> _DIRECTION A_:
In the passage on the parliamentary vote, rewrite the part that opens with the words "People have spent" and closes with "it 76 vs 755.", replacing "Labor Party" with "Australian Labor Party".
> _DIRECTION B_:
Continue the passage on the parliamentary vote, not the material, from the point where it stops.

> _PASSAGE GIVEN_:
>> Start
As shown by the outrage over the Citipointe ‘contract’, most Australians do not support such bigotry, but Scott Morrison is not one of them. He is quite capable of using bigotry if it suits his purposes.

As I say above, there are many people who are incensed at the fact that the Labor Party would even consider voting for such a bill. However, there was a reason for this, which stems from Morrison’s approach to politics and his use of the wedge at every opportunity. It was explained in detail by Van Badham in a Facebook post which I paraphrase here. While most people who read this blog have an interest in politics, there are a few who don’t so much, and even some people I have met, do not know much about the mechanics of parliament. So, at the risk of stating the bleeding obvious to some, here goes:

There are 151 seats in the House of Representatives (the House) which are occupied by your local Members of Parliament (MPs). Scott Morrison is Prime Minister because the Liberal and National parties won a majority (76) of those seats in the 2019 election

One of these seats belongs to the Speaker of the House (which leaves 75 seats), and the Speaker only votes when there is otherwise a tied vote. So, Morrison has a very slender majority, but it is a majority. When a bill is debated in the House, it needs a majority to pass, so normally the government can pass whatever it wants because it holds that majority5. 

People have spent days demanding that Labor block the Religious Discrimination Bill. Labor are the Opposition because they are the second largest party in the House – but they only have 68 seats. Therefore, in addition to not being able to pass any legislation, Labor does not have enough votes in the House to block any legislation. 75 beats 68 every time.

In addition to the Labor Party, there are also 7 seats held by representatives who are not from the Liberal, National or Labor parties. These are called the “crossbenchers*” and even if every one of them voted with the Labor Party in an attempt to block the bill their vote would only top up the Labor vote to 75 which would not be enough because the Speaker would vote with the government making it 76 vs 755.
>> End
Records from a collection
>> Start
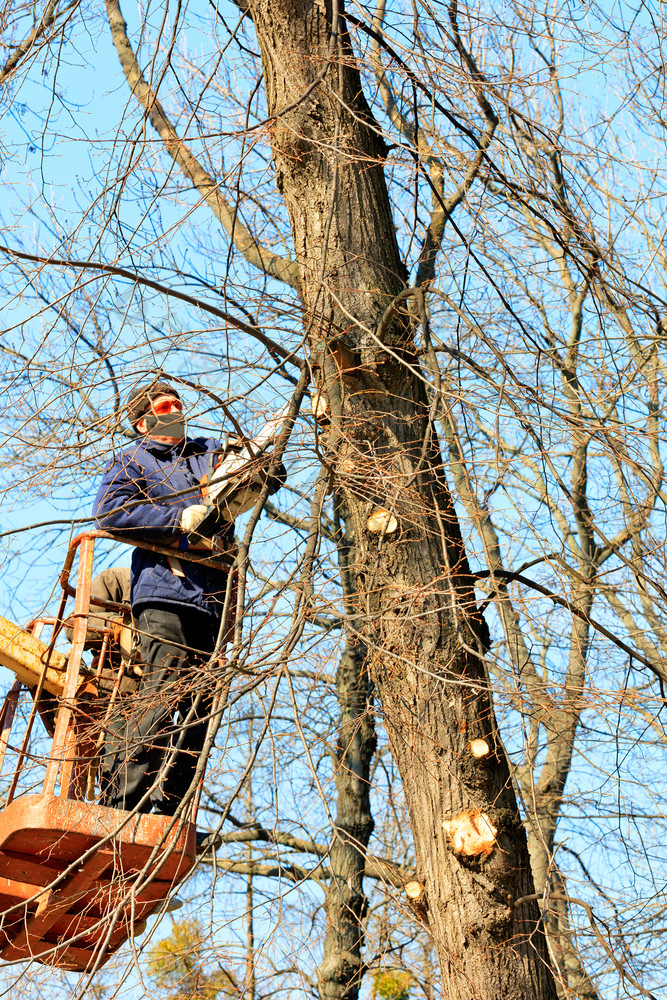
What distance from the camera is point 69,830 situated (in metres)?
3.73

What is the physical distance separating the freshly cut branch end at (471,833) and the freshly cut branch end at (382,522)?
1.02m

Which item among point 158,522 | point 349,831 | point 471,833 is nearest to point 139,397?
point 158,522

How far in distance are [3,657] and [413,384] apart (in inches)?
80.4

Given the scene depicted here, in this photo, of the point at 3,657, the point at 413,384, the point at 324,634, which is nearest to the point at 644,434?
the point at 413,384

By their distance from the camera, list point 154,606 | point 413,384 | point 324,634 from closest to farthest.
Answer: point 324,634, point 413,384, point 154,606

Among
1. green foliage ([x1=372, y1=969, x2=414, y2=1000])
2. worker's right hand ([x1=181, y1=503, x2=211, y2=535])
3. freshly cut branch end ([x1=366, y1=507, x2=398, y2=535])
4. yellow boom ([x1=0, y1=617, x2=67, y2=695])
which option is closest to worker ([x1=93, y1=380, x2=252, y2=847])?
worker's right hand ([x1=181, y1=503, x2=211, y2=535])

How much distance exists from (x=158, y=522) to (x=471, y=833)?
1.68 metres

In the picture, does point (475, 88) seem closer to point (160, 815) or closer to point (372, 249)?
point (372, 249)

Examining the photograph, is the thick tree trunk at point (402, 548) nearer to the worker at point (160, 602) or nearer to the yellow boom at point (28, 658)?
the worker at point (160, 602)

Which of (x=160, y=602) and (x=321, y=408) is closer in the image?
(x=321, y=408)

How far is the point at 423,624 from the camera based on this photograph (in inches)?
139

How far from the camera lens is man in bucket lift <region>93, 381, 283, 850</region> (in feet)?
12.6

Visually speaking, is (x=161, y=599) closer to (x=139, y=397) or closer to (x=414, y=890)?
(x=139, y=397)

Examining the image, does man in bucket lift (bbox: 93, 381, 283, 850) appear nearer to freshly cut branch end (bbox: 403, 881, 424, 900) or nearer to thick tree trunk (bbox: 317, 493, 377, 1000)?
freshly cut branch end (bbox: 403, 881, 424, 900)
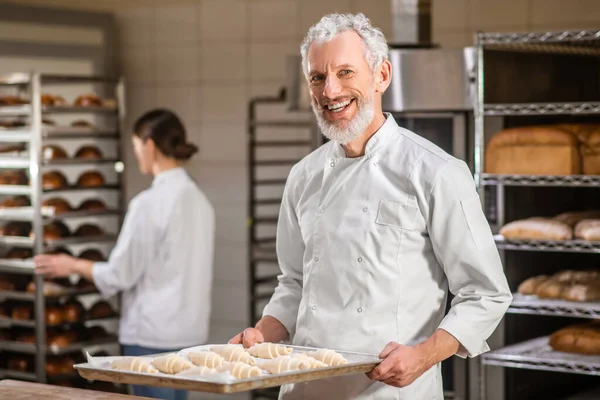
>> End
> _WRITTEN ANSWER A_:
People have spent days demanding that Labor block the Religious Discrimination Bill. Labor are the Opposition because they are the second largest party in the House – but they only have 68 seats. Therefore, in addition to not being able to pass any legislation, Labor does not have enough votes in the House to block any legislation. 75 beats 68 every time.

In addition to the Australian Labor Party, there are also 7 seats held by representatives who are not from the Liberal, National or Labor parties. These are called the “crossbenchers*” and even if every one of them voted with the Australian Labor Party in an attempt to block the bill their vote would only top up the Labor vote to 75 which would not be enough because the Speaker would vote with the government making it 76 vs 755.

> _WRITTEN ANSWER B_:
So what can you do if you want to stop the bill? You try to break off votes from the Liberal Party. You need at least 3. Not voting with your own party is called “crossing the floor” and it is extremely unusual in Australian politics because of internal party discipline and likely punishment which could be demotion or disendorsement by the party5.

As is now obvious, Scott Morrison playing footsies with far-right religious bigots (like the Australian Christian Lobby) is not universally popular within the Liberal Party. The party has an internal, if small, faction known as “Moderates” whose politics are more pro-business than social conservative and who tend to have live-and-let-live civil libertarian principles. Moderates tend to represent seats that are full of rich people, but tend to be socially progressive. In these seats, if a sitting Liberal member expresses arguably homophobic or misogynist attitudes (like Tony Abbott did), their electorates pump money and resources into campaigns for more progressive, if-pro-business independents (like Zali Steggall). Some of these Liberal Moderates fundamentally disliked the homophobic/transphobic elements of the Religious Discrimination Bill, and have seen the anger it could arouse in their seats. However, they knew their political futures in the Liberal Party would be doomed if they crossed the floor to block the legislation, so they were never going to do that5 if the Labor Party simply voted against it.

In this situation, what other parties and independents can do in the House – even from their minority position – is propose amendments to legislation. Normally, the government can just use their majority to ignore these, of course. However, Labor had heard enough rumblings from disgruntled Liberal MPs to know that if they banded together with enough crossbenchers, they could split the bill into tiny pieces and propose a stream of amendments that some Liberal Moderates would support, thereby progressively cutting out the worst parts of the bill. The political slang for this is ‘gutting the bill’. It would provide opportunities for some Moderates to alter or remove bits of the bill that they could not stomach, such as the part allowing trans children to be expelled from a religious school5.

To reassure the community – in case this strategy failed – Leader of the Opposition, Anthony Albanese made a commitment that if the bill did pass in a disagreeable form, Labor would repeal it when next in government. So, Labor pledged publicly to support passage of the bill. If they had pledged to vote against it, the Liberal and National parties would have just waved the bill through without debate, the rebel Moderates would likely have fallen into line and the ‘gutting’ process would not have been possible5.

Not all of the Moderates agreed with all of the amendments. The whole process meant all the MPs had to stay up until 5am debating the various amendments. But what emerged was a bill that had removed enough of the hateful content that it did not give the bigots – or Scott Morrison – what they wanted5.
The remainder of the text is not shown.